Noah Eli Gordon's A Fiddle Pulled from the Throat of a Sparrow
Yes, I've said
or thought to say
Yes, I've said
nothing & then not
nothing, nothing
of our dusty thoughts
their harmonious
dismantling
of a girl
breathing
into an
umbrella
of a boy
covered in mud
cross-legged
under an ash tree
For years I've been seeing individual poems there and here by American poet Noah Eli Gordon, and finally had a chance to go through his most recent poetry collection A Fiddle Pulled from the Throat of a Sparrow (Kalamazoo MI: Western Michigan University, 2007). His fourth trade collection, it follows his previous works The Frequencies (Tougher Disguises, 2003), The Area of Sound Called the Subtone (Ahsahta Press, 2004) and Inbox (BlazeVOX, 2006), as well as a number of other chapbooks. This fall even sees the publication of two other titles, including the poetry collection Novel Pictorial Noise (selected by John Ashbery for the 2006 National Poetry Series) and, with Joshua Marie Wilkinson [see my note on him here], the forthcoming collection Figures for a Darkroom Voice (Tarpaulin Sky Press).
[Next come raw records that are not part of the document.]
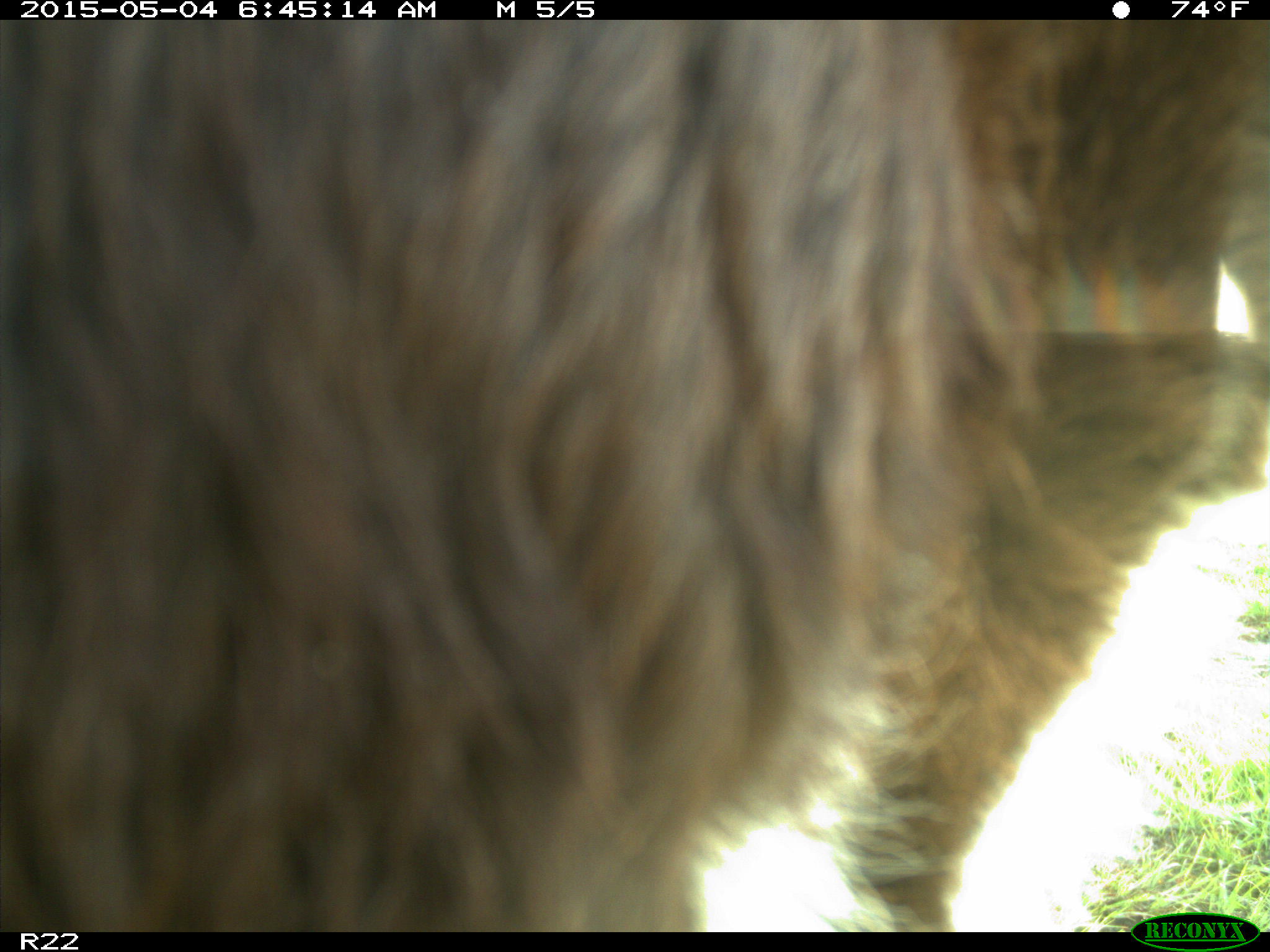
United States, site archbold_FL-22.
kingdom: Animalia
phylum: Chordata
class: Mammalia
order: Artiodactyla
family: Bovidae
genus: Bos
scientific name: Bos taurus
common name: domestic cow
Bos taurus (domestic cow).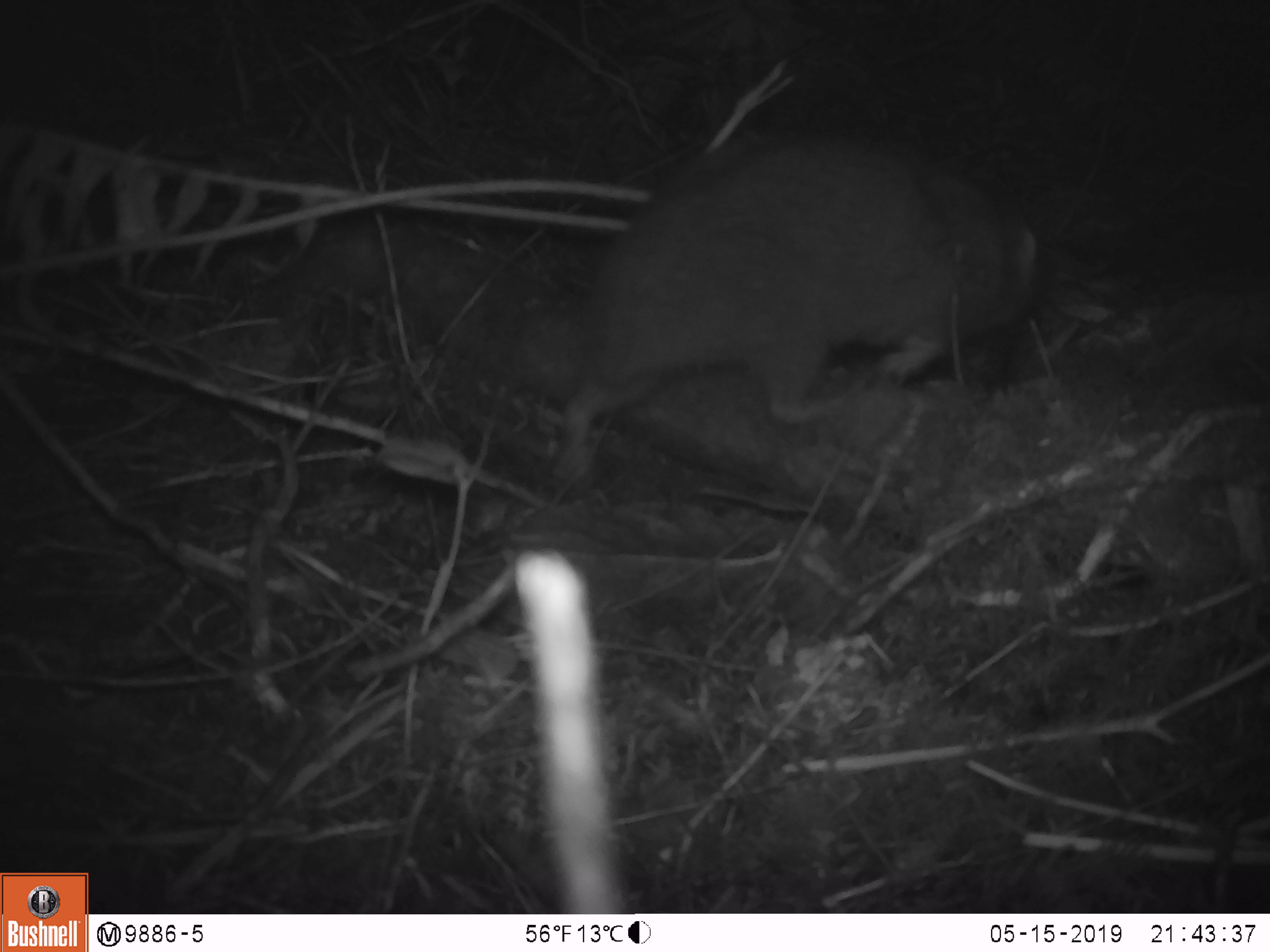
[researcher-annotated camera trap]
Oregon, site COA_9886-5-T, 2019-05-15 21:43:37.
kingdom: Animalia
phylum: Chordata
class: Mammalia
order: Rodentia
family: Aplodontiidae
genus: Aplodontia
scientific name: Aplodontia rufa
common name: mountain beaver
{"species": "mountain beaver (Aplodontia rufa)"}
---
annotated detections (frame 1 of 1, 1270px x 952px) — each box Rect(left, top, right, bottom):
mountain beaver: Rect(562, 131, 1044, 482)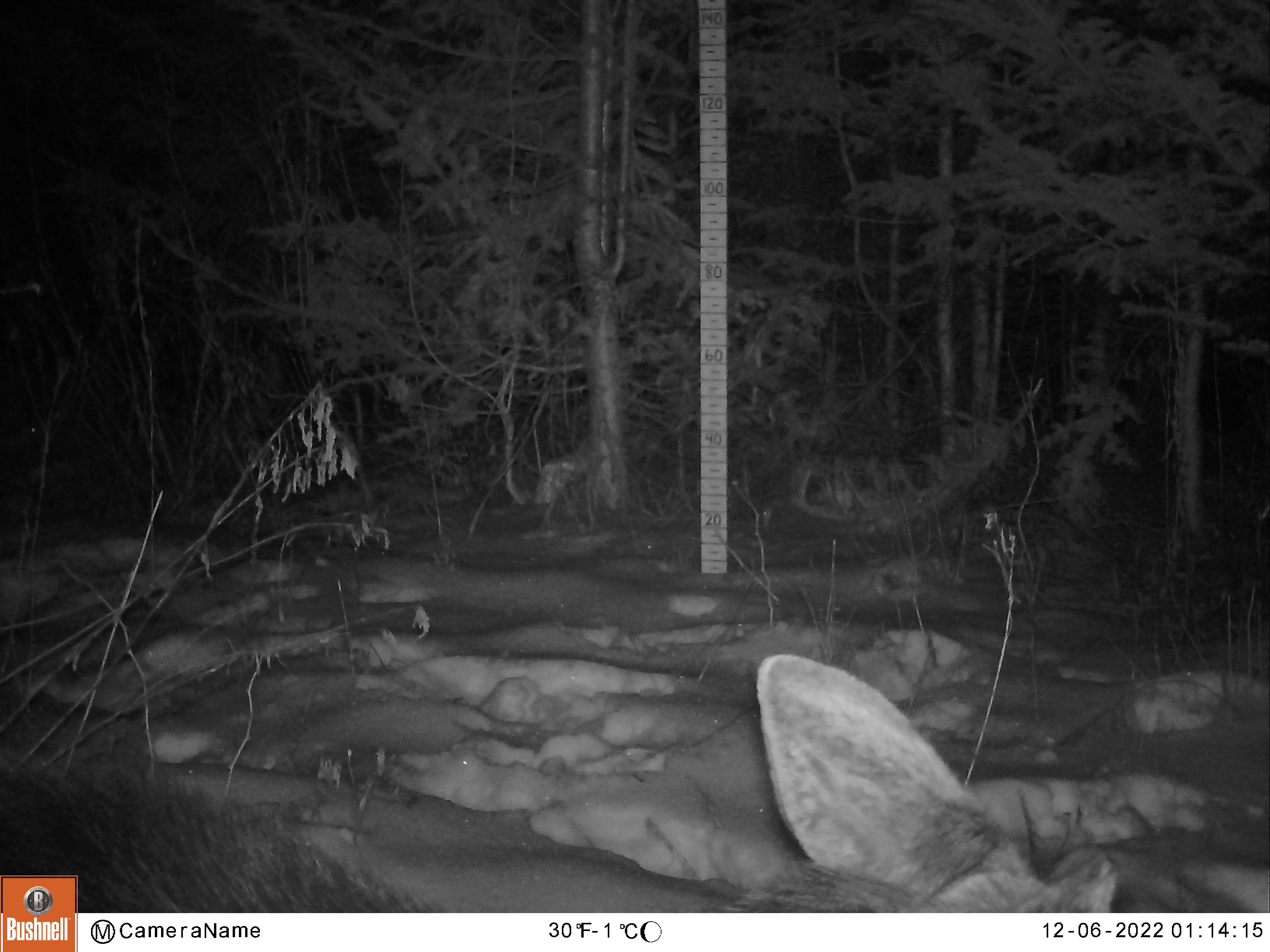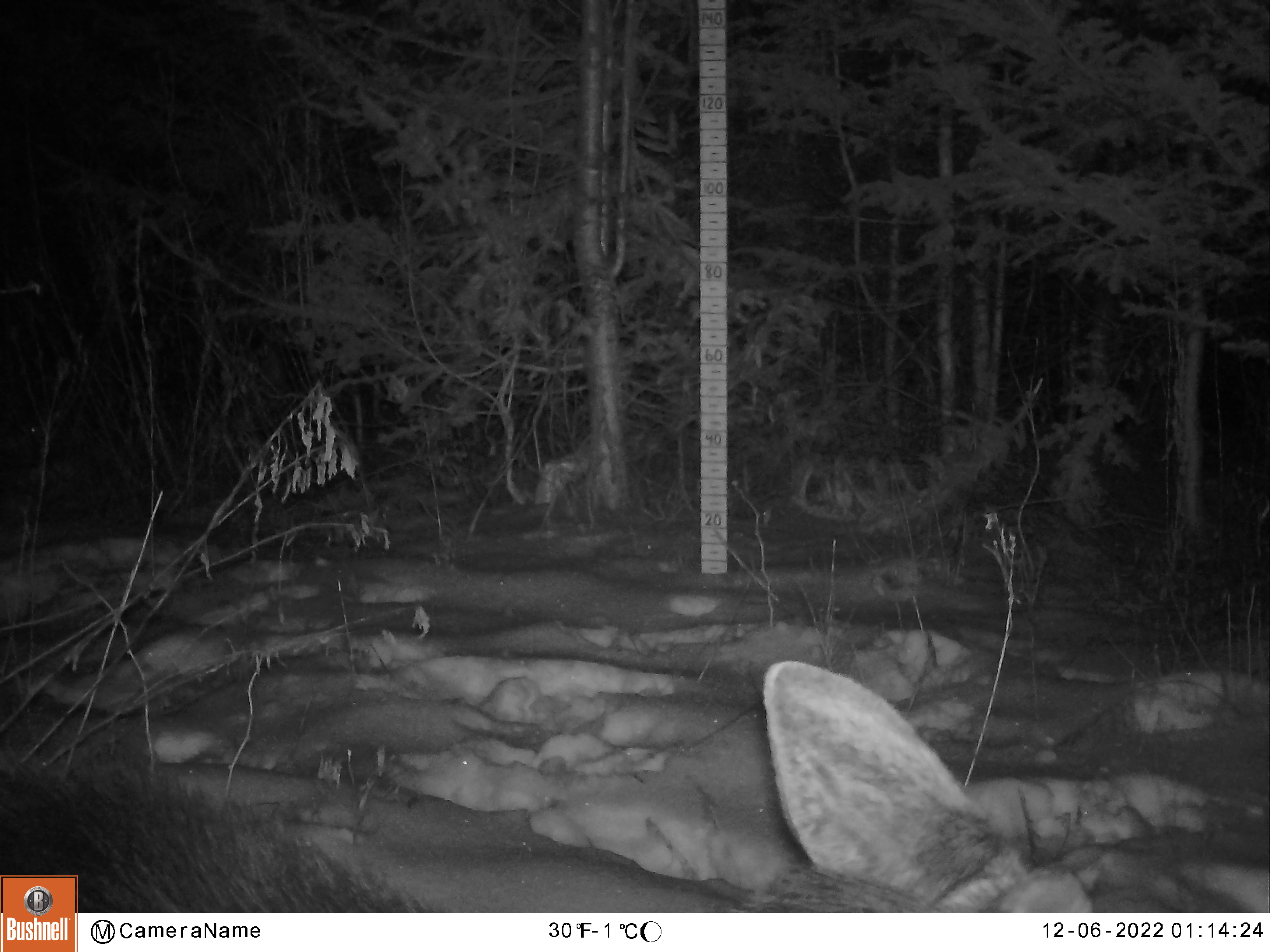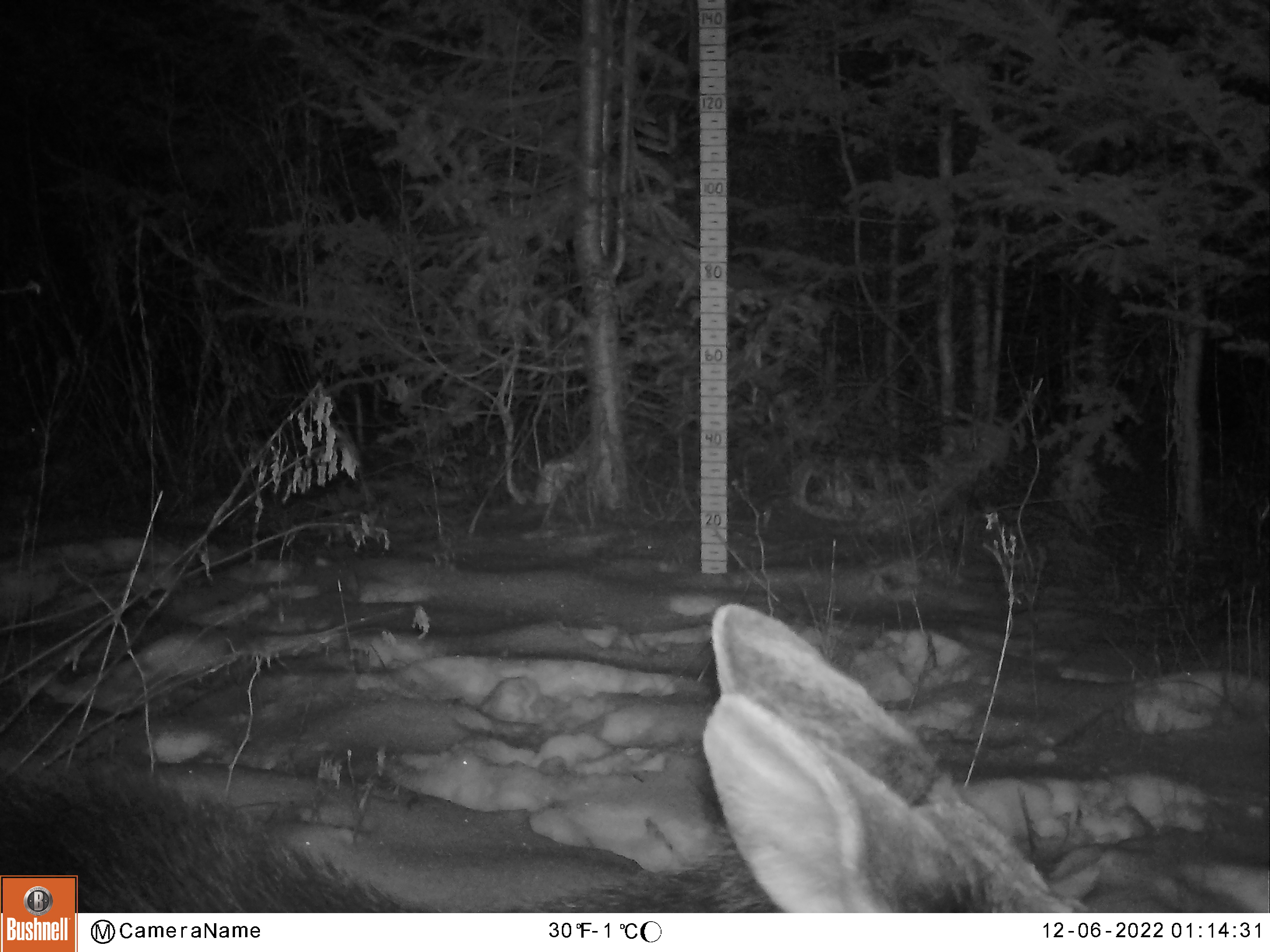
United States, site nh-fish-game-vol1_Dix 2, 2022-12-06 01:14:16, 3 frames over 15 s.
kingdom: Animalia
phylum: Chordata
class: Mammalia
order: Artiodactyla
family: Cervidae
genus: Alces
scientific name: Alces alces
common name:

On his list of other titles, one of the titles that does really jump out is the ongoing "whalebone essays" he's been working with Eric Baus [see my review of his first book here], Nick Moudry and Travis Nichols that has resulted, so far, in the chapbook Untitled (Whalebone) Essays; what is this project all about?
Built in eight sections, the poems in A Fiddle Pulled from the Throat of a Sparrow project a mature work, and leaps ahead of what I've seen in The Frequencies and Inbox, but continuing the poems from his collection The Area of Sound Called the Subtone. One of the highlights of this collection is the four poem "Four Allusive Fields" that each begin from a repeated first line, and seem to leap out of the quote from Roland Barthes, "Who is Cy Twombly? What is it he does? / And what are we to call what he does?" Listen here to the second poem of the small quartet:
Cy listens absently to absent Homer
explaining himself away. Boring as a canvas
to a waterfall, as a splotch of red to equations
lifting a helicopter, injured by a display of attentiveness
can you believe this humming anonymous light
The light is anonymity. Break it against
an electron, smear it with a magpie's
greenish-black tail feather, cast it on a sheet
of orange vellum pasted inside a brown leather book
A cricket's ankle is not fragile to the cricket
Dab it there. It has nothing to do with the sun
The sun is a system free from authority
& you sweet shy Achilles have already worn
through your shoes & the pedestal beneath
Gordon uses repetition again in a further section, with the long sections that make up "A New Hymn to the Old Night," using the line "afar lies the world" as first in a few places, but more as a beginning point, a bouncing off point into further places, deliberately seeming to use the line as a way to extend himself further away from it than the previous series, and eventually abandoning the line altogether.
Cy listens absently to absent Homer
regards a useless allegory spreading its human shape
across inaudible dirt. Sparse, porous, scattered
any moment's fringe epicenter is irredeemably stalling
& you move away like a building or a horse
The useless allegory adheres to logic, the first principle
of representation: if you walk to the bridge & refuse the view
clouds of blue steam still billow from a grate
below a green dumpster. Ask grime on a limbless statue
surrounded by tulips in May & hope for an end to winter
who doesn't age absently ignoring unhinged flesh
Nakedness is a carriage & I'm in love with impossibility
for its dynamic body. A shard of twilight smashed
on the cyclotron. If you can see the fibers don’t say so
This is one of the few collections of poetry I've seen in a while now that really comprehends not only a sense of mature movement and a tightness you could even bounce a quarter off, but a sense of play that too often gets removed. This is an exquisite collection by a fine writer with the sense enough to have a good time; I would recommend this highly.